Records from a collection
-- Begin --
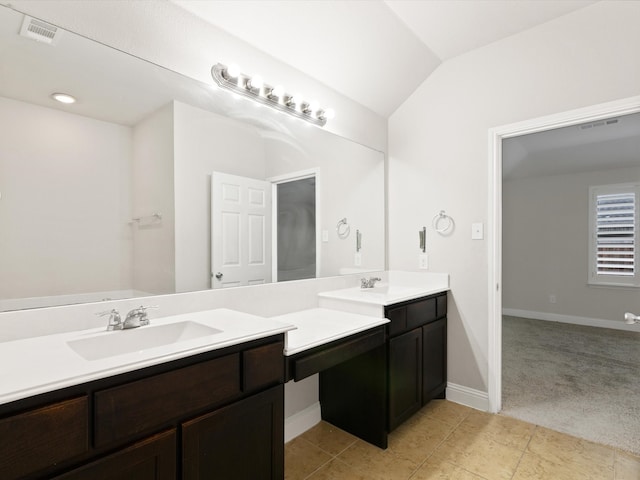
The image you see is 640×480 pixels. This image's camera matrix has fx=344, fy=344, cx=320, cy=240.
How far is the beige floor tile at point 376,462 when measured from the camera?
5.85ft

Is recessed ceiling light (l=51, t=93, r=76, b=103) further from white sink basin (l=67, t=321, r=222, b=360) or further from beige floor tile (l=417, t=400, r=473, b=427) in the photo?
beige floor tile (l=417, t=400, r=473, b=427)

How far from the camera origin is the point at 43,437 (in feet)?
2.69

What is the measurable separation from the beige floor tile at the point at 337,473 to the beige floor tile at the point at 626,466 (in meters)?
1.30

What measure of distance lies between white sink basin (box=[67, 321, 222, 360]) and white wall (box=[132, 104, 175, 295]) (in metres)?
0.24

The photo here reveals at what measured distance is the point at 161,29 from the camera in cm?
152

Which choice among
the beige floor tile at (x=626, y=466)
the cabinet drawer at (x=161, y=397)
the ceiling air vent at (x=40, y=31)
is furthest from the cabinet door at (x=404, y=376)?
the ceiling air vent at (x=40, y=31)

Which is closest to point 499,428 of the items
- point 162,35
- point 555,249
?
point 162,35

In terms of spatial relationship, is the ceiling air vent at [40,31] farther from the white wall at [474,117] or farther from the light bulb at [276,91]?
the white wall at [474,117]

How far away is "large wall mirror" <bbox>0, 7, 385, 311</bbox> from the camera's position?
1.23 m

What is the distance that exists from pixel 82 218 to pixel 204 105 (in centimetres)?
78

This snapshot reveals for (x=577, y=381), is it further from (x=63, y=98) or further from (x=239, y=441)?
(x=63, y=98)

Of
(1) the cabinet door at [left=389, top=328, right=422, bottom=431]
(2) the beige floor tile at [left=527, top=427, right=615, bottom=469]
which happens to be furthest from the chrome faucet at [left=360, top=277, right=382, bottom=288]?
(2) the beige floor tile at [left=527, top=427, right=615, bottom=469]

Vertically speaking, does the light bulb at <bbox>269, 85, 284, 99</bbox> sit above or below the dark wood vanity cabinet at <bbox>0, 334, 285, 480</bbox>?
above

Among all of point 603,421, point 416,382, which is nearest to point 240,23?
point 416,382
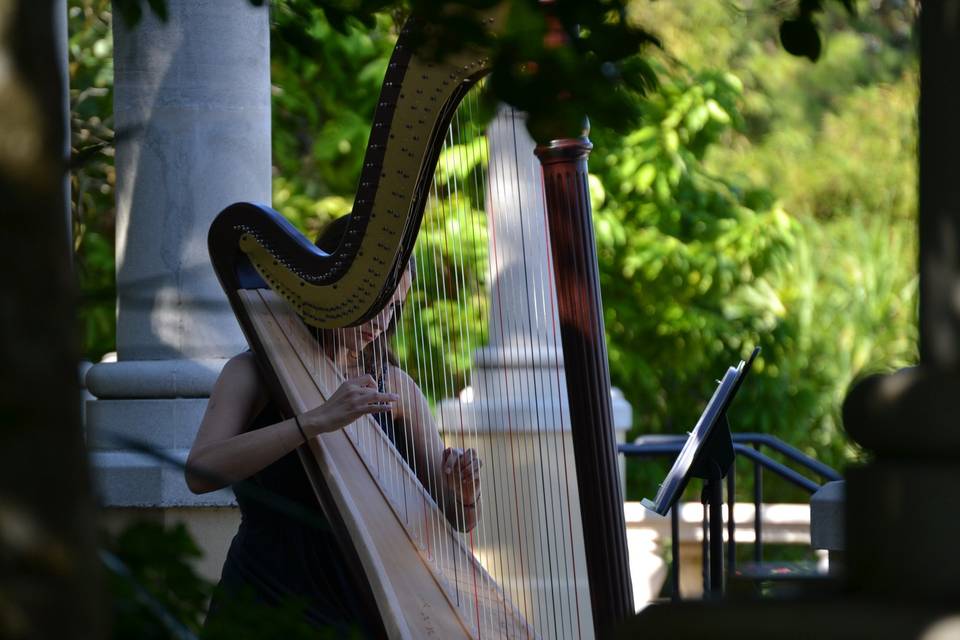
-- End --
● Exercise details:
Rewrite the records with each "cabinet door" swapped for "vanity door" and nothing else changed. Leave the pictures out.

● Exercise solution:
The image you see is 640×480 pixels. This image's camera matrix has fx=344, fy=344, cx=320, cy=240.
How far is the beige floor tile at point 376,462 when measured from the camera?
5.85ft

Is recessed ceiling light (l=51, t=93, r=76, b=103) further from white sink basin (l=67, t=321, r=222, b=360) or further from beige floor tile (l=417, t=400, r=473, b=427) in the photo?
beige floor tile (l=417, t=400, r=473, b=427)

How far from the camera origin is the point at 43,437 (in feet)?
2.69

What is the measurable separation from the beige floor tile at the point at 337,473 to the beige floor tile at the point at 626,466 (in meters)?
1.30

What measure of distance lies between white sink basin (box=[67, 321, 222, 360]) and white wall (box=[132, 104, 175, 295]) (in metres)?
0.24

The photo here reveals at what measured distance is the point at 161,29 from the camera in cm?
152

Which choice among
the beige floor tile at (x=626, y=466)
the cabinet drawer at (x=161, y=397)
the ceiling air vent at (x=40, y=31)
is furthest from the vanity door at (x=404, y=376)?
the ceiling air vent at (x=40, y=31)

Which is closest to point 499,428 of the items
- point 162,35
- point 555,249
?
point 162,35

In terms of spatial relationship, is the ceiling air vent at [40,31] farther from the white wall at [474,117] or farther from the light bulb at [276,91]?
the white wall at [474,117]

How far away is "large wall mirror" <bbox>0, 7, 385, 311</bbox> from the camera's position?
1.23 m

What is the distance that exists from pixel 82 218 to pixel 204 105 (in centimetres)?
78

This snapshot reveals for (x=577, y=381), is it further from (x=63, y=98) or further from (x=239, y=441)?
(x=63, y=98)

Of
(1) the vanity door at [left=389, top=328, right=422, bottom=431]
(2) the beige floor tile at [left=527, top=427, right=615, bottom=469]
which happens to be furthest from the chrome faucet at [left=360, top=277, right=382, bottom=288]?
(2) the beige floor tile at [left=527, top=427, right=615, bottom=469]

Vertically speaking, does the light bulb at <bbox>269, 85, 284, 99</bbox> sit above or below the dark wood vanity cabinet at <bbox>0, 334, 285, 480</bbox>?
above

Among all of point 603,421, point 416,382, which is nearest to point 240,23?
point 416,382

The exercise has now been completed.